Jan Seidel
- Born: 10 October 1984 (age 40) Hennigsdorf, Germany

Domestic
- Years: League / Role
- 2008–: Regionalliga Nord / Referee
- 2009–: 3. Liga / Referee
- 2009–: 2. Bundesliga / Assistant referee
- 2012–: Bundesliga / Assistant referee

International
- Years: League / Role
- 2016–: UEFA / Assistant referee
- 2019–: FIFA / Assistant referee

= Jan Seidel =

German football referee

Jan Seidel (born 10 October 1984) is a German football referee.

Jan Seidel lives in Oberkrämer.
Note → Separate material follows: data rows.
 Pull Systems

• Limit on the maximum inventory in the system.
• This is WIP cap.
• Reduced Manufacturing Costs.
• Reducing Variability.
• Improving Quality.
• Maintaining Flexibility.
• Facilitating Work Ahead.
He is a DFB referee for Grün-Weiß Brieselang. He has managed games in the North Regional league since the 2008–09 season, and he has managed the games in the 3rd division from the 2009–10 season up until the 2011–12 season. He later specialized as an assistant referee.

As a linesman, Seidel has been involved in the 2. Bundesliga games since the 2009/10 season and the Bundesliga games since the 2012–13 season. Since the 2016–17 season he has been a linesman of the UEFA Europa League, and since the 2017–18 season, the UEFA Champions League.

In April 2021, he was nominated along with Rafael Foltyn to be part of Daniel Siebert’s refereeing team for the UEFA Euro 2020 in June and July 2021.

In May 2022, he was once again nominated together with Rafael Foltyn to be part of Daniel Siebert's refereeing team for the 2022 FIFA World Cup in November and December 2022.